It was the perfect Friday afternoon news dump for Andrew Cuomo, but it’s a story that didn’t disappear into the ether of a summer weekend. The New York Governor effectively told the feds to pony up or take a hike when it comes to funding a new trans-Hudson rail tunnel, and after proclaiming the odds “not particularly bright” for action on new tubes any time soon, Cuomo has been forced to defend his words all weekend.
A little less than two weeks after Anthony Foxx, President Obama’s current Secretary of Transportation, sent Governors Cuomo and Chris Christie a letter asking for a meeting on strategizing for a new trans-Hudson rail tunnel, Cuomo effectively said, “Thanks, but no, thanks.” And then he said it over and over again. His first denial came in the form of a letter [pdf] he Tweeted out to the public shortly before 2:30 p.m. on Friday.
His decision to spurn the offer to meet boiled down to dollars.
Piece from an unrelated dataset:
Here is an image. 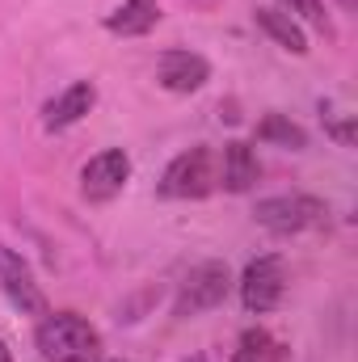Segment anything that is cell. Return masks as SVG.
I'll return each mask as SVG.
<instances>
[{"instance_id": "obj_1", "label": "cell", "mask_w": 358, "mask_h": 362, "mask_svg": "<svg viewBox=\"0 0 358 362\" xmlns=\"http://www.w3.org/2000/svg\"><path fill=\"white\" fill-rule=\"evenodd\" d=\"M34 341H38V354L47 362H93L97 350H101L97 329H93L85 316H76V312H55V316H47V320L38 325Z\"/></svg>"}, {"instance_id": "obj_2", "label": "cell", "mask_w": 358, "mask_h": 362, "mask_svg": "<svg viewBox=\"0 0 358 362\" xmlns=\"http://www.w3.org/2000/svg\"><path fill=\"white\" fill-rule=\"evenodd\" d=\"M219 185V160L211 148H190L169 160L165 177H161V198H207Z\"/></svg>"}, {"instance_id": "obj_3", "label": "cell", "mask_w": 358, "mask_h": 362, "mask_svg": "<svg viewBox=\"0 0 358 362\" xmlns=\"http://www.w3.org/2000/svg\"><path fill=\"white\" fill-rule=\"evenodd\" d=\"M325 215H329V206L321 198H312V194H274V198H262L258 211H253V219L274 236L308 232V228L325 223Z\"/></svg>"}, {"instance_id": "obj_4", "label": "cell", "mask_w": 358, "mask_h": 362, "mask_svg": "<svg viewBox=\"0 0 358 362\" xmlns=\"http://www.w3.org/2000/svg\"><path fill=\"white\" fill-rule=\"evenodd\" d=\"M282 295H287V266H282V257H253L245 274H241V303H245V312H253V316H266L274 312L278 303H282Z\"/></svg>"}, {"instance_id": "obj_5", "label": "cell", "mask_w": 358, "mask_h": 362, "mask_svg": "<svg viewBox=\"0 0 358 362\" xmlns=\"http://www.w3.org/2000/svg\"><path fill=\"white\" fill-rule=\"evenodd\" d=\"M232 278H228V266L224 262H202L185 274L181 282V295H178V316H198V312H211L224 303Z\"/></svg>"}, {"instance_id": "obj_6", "label": "cell", "mask_w": 358, "mask_h": 362, "mask_svg": "<svg viewBox=\"0 0 358 362\" xmlns=\"http://www.w3.org/2000/svg\"><path fill=\"white\" fill-rule=\"evenodd\" d=\"M127 177H131V156L122 148H105L81 169V194L89 202H110L127 185Z\"/></svg>"}, {"instance_id": "obj_7", "label": "cell", "mask_w": 358, "mask_h": 362, "mask_svg": "<svg viewBox=\"0 0 358 362\" xmlns=\"http://www.w3.org/2000/svg\"><path fill=\"white\" fill-rule=\"evenodd\" d=\"M156 81L169 93H198L211 81V64L198 51H165L156 59Z\"/></svg>"}, {"instance_id": "obj_8", "label": "cell", "mask_w": 358, "mask_h": 362, "mask_svg": "<svg viewBox=\"0 0 358 362\" xmlns=\"http://www.w3.org/2000/svg\"><path fill=\"white\" fill-rule=\"evenodd\" d=\"M0 286H4V295H8L21 312L47 316V299H42V291H38L30 266L21 262V253H13V249H4V245H0Z\"/></svg>"}, {"instance_id": "obj_9", "label": "cell", "mask_w": 358, "mask_h": 362, "mask_svg": "<svg viewBox=\"0 0 358 362\" xmlns=\"http://www.w3.org/2000/svg\"><path fill=\"white\" fill-rule=\"evenodd\" d=\"M93 105H97L93 81H76V85H68L59 97H51V101L42 105V127H47V131H68V127H76V122L89 114Z\"/></svg>"}, {"instance_id": "obj_10", "label": "cell", "mask_w": 358, "mask_h": 362, "mask_svg": "<svg viewBox=\"0 0 358 362\" xmlns=\"http://www.w3.org/2000/svg\"><path fill=\"white\" fill-rule=\"evenodd\" d=\"M258 177H262V165H258L253 144H245V139L224 144V156H219V185L232 189V194H245V189L258 185Z\"/></svg>"}, {"instance_id": "obj_11", "label": "cell", "mask_w": 358, "mask_h": 362, "mask_svg": "<svg viewBox=\"0 0 358 362\" xmlns=\"http://www.w3.org/2000/svg\"><path fill=\"white\" fill-rule=\"evenodd\" d=\"M156 21H161V0H122V4L105 17V30H110V34H122V38H139V34H148Z\"/></svg>"}, {"instance_id": "obj_12", "label": "cell", "mask_w": 358, "mask_h": 362, "mask_svg": "<svg viewBox=\"0 0 358 362\" xmlns=\"http://www.w3.org/2000/svg\"><path fill=\"white\" fill-rule=\"evenodd\" d=\"M253 17H258V30H262L266 38H274L282 51H291V55H308V38H304V30H299L295 17H287L282 8H258Z\"/></svg>"}, {"instance_id": "obj_13", "label": "cell", "mask_w": 358, "mask_h": 362, "mask_svg": "<svg viewBox=\"0 0 358 362\" xmlns=\"http://www.w3.org/2000/svg\"><path fill=\"white\" fill-rule=\"evenodd\" d=\"M232 362H287V346L270 337L266 329H245L232 350Z\"/></svg>"}, {"instance_id": "obj_14", "label": "cell", "mask_w": 358, "mask_h": 362, "mask_svg": "<svg viewBox=\"0 0 358 362\" xmlns=\"http://www.w3.org/2000/svg\"><path fill=\"white\" fill-rule=\"evenodd\" d=\"M258 139L262 144H274V148H291V152H304L308 148V131L299 122H291L287 114H266L258 122Z\"/></svg>"}, {"instance_id": "obj_15", "label": "cell", "mask_w": 358, "mask_h": 362, "mask_svg": "<svg viewBox=\"0 0 358 362\" xmlns=\"http://www.w3.org/2000/svg\"><path fill=\"white\" fill-rule=\"evenodd\" d=\"M282 8H287V17H295V21H308V25H316L321 34H333V21H329V13H325L321 0H282Z\"/></svg>"}, {"instance_id": "obj_16", "label": "cell", "mask_w": 358, "mask_h": 362, "mask_svg": "<svg viewBox=\"0 0 358 362\" xmlns=\"http://www.w3.org/2000/svg\"><path fill=\"white\" fill-rule=\"evenodd\" d=\"M325 131H329L342 148H354V122H350V118H342V122H337V118H325Z\"/></svg>"}, {"instance_id": "obj_17", "label": "cell", "mask_w": 358, "mask_h": 362, "mask_svg": "<svg viewBox=\"0 0 358 362\" xmlns=\"http://www.w3.org/2000/svg\"><path fill=\"white\" fill-rule=\"evenodd\" d=\"M0 362H13V354H8V346L0 341Z\"/></svg>"}, {"instance_id": "obj_18", "label": "cell", "mask_w": 358, "mask_h": 362, "mask_svg": "<svg viewBox=\"0 0 358 362\" xmlns=\"http://www.w3.org/2000/svg\"><path fill=\"white\" fill-rule=\"evenodd\" d=\"M342 4H346V8H354V4H358V0H342Z\"/></svg>"}]
</instances>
As with anything in politics, the future of a trans-Hudson rail tunnel is going to be a contest over money. Estimating that the project will cost $14 billion, Cuomo wrote:
After many discussions by all parties, it appears that, by the end of the day, your Department to date is only offering a loan to build the tunnel and the loan calls for debt service payments due in year six of an estimated twelve-year construction schedule with literally no grant or other funding support from Amtrak or the federal government. This is not viable. The Port [Authority and New York and New Jersey] cannot shoulder this massive financial burden. It is simply not appropriate for Amtrak and the federal government to look to the States and to the Port Authority to bear the large financial burden of an Amtrak asset that has fallen into disrepair through lack of Amtrak investment over the decades.
As your letter to me recognized, this tunnel is a vital rail link for the entire Northeast corridor. The federal interest and Amtrak’s responsibility dwarf the NY-NJ connection. I urge you to obtain actual funding from the administration or from Congress. The federal need is evidenced by your interest and involvement. But we need to know what federal resources are available to repair these vital Amtrak facilities.
Now, in a certain sense, Cuomo isn’t wrong. The federal government can’t simply be a loan facilitator for the Gateway project or any other trans-Hudson rail tunnel. They too need to contribute actual dollars to the project. But Cuomo didn’t stop with this letter, and his subsequent comments nearly parallel Christie’s decision to cancel the ARC Tunnel without seeking a better funding solution.
In comments on New York 1 on Friday and again to reporters during the Dominican Day parade on Sunday, Cuomo talked money. On Friday, he somehow claimed that the funding would “make the price of the ticket explode.” This, of course, hasn’t been a concern of his while building a new transit-less Tappan Zee Bridge without a firm way to pay for the multi-billion-dollar effect. The likely outcome is that the price of the New New York Bridge tolls will explode, but Cuomo isn’t wringing his hands over it.
Meanwhile, on Sunday, he again told reporters that “there’s no reason to meet now, because it’s very simple…I don’t need your advice; I know we need the tunnel. We’ll build the tunnel — I’ll go out there with a shovel myself — but we need the money.”
The feds had a different take. In response on Friday, they reiterated the need to meet to ensure all three partners — the feds, New York and New Jersey — are aligned on the best way forward. Lack of equity and alignment ultimately doomed ARC as Christie had the unilateral power to cancel the tunnel, an outcome the feds hope to deter this time around. Still, Cuomo isn’t interested in meeting, and in eschewing this meeting, he is coming across as derelict in his duties.
To me, this reeks of Cuomo’s recent moves regarding new ideas. If they aren’t his, they aren’t worth following through. The feds aren’t asking for action; they’re asking for a meeting. And if a new tunnel is going to take twelve (!) years to build, posturing over the funding split today isn’t going to resolve tomorrow’s problems. Cuomo and Christie should sit down for a meeting with the feds to plot out what the parties feel is an equitable split of the costs and responsibilities, and afterwards, they can begin to plan out who should fund what and how.
Overall, this project suffers from something of a credibility gap. Amtrak hasn’t presented a sufficiently detailed explanation of the costs, benefits and needs, but the perception exists that, without a new tunnel before the mid-2030s, regional travel could be severely compromised. Meanwhile, the competing narrative suggests that Northeast Corridor high-speed rail isn’t possible without a new tunnel for a variety of reasons. These storylines are seemingly at odds with each other, and this conflict has led many who would otherwise be on board with a new rail tunnel keeping these projects at arms’ length. But Cuomo’s willingness to dismiss Foxx’s letter off the bat won’t help us now or in the future, and if he’s going to dig in for the long haul, we’re all in trouble.